* _TO BE DONE_:
Collect each line in the records below that contains the string "image". Treat case as significant.

* _RECORDS TO USE_:

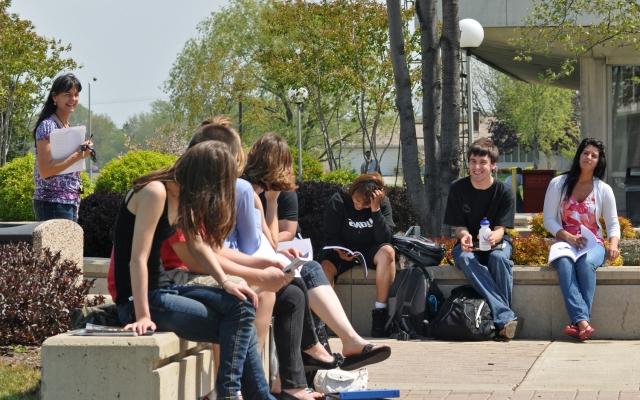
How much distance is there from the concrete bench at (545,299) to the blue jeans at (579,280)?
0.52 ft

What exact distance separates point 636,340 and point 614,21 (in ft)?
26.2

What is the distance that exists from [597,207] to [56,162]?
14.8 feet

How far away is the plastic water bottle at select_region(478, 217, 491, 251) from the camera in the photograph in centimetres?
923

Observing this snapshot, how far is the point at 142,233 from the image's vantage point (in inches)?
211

==

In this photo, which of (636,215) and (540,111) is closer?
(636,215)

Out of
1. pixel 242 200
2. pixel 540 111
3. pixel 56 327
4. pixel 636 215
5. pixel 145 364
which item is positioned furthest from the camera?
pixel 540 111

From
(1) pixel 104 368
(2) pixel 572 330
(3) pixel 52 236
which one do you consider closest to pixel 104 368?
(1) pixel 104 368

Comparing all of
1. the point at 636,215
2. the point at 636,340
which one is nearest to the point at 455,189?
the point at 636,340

==

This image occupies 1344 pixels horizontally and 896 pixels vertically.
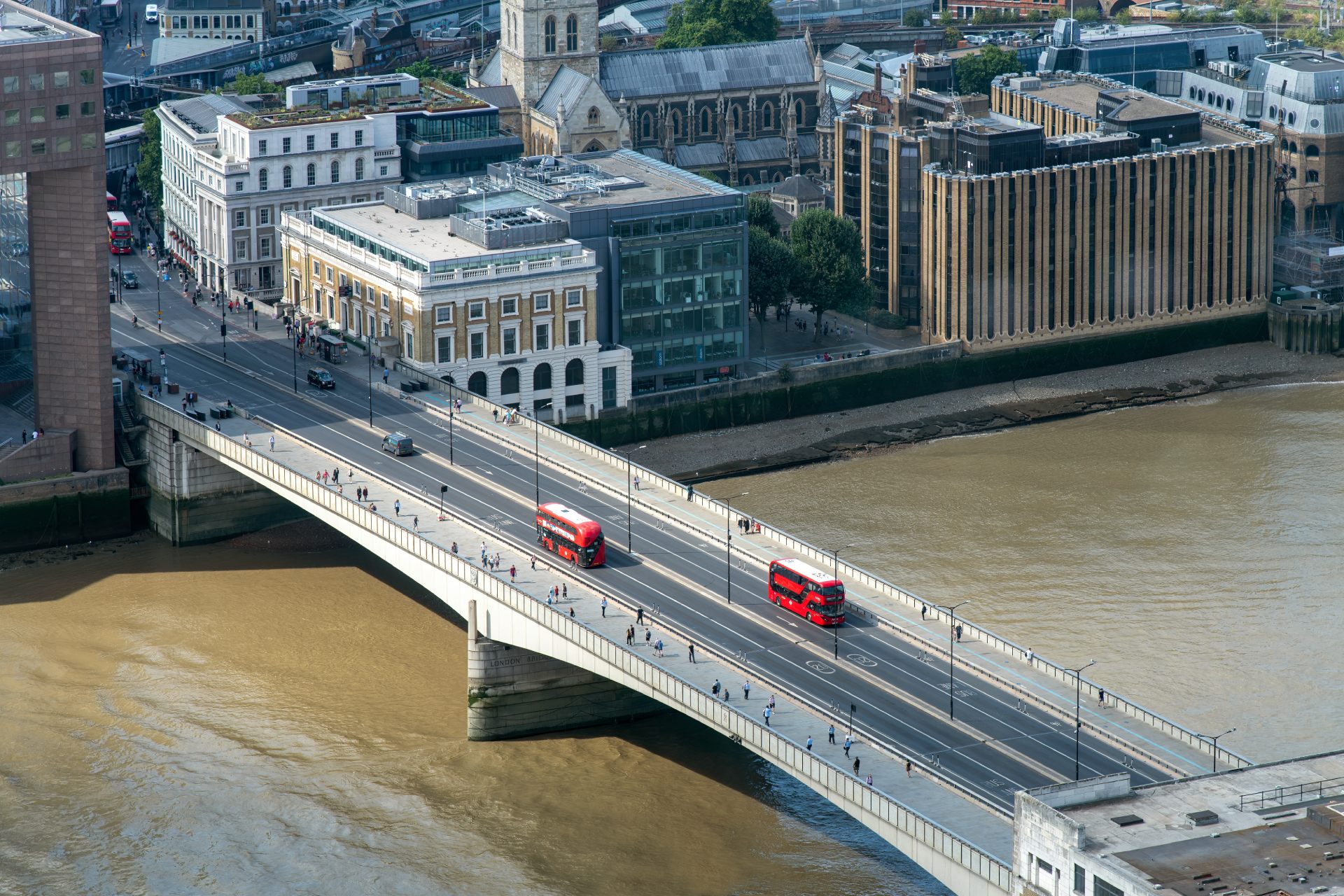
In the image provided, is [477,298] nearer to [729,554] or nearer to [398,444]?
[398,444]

* _THE OUTPUT_:
Observing this snapshot, how far is the point at 142,233 from the image's vantage point (in inches)?
This image occupies 1344 pixels horizontally and 896 pixels vertically.
In the image provided, is [477,298] nearer to [729,554] or nearer to [398,444]?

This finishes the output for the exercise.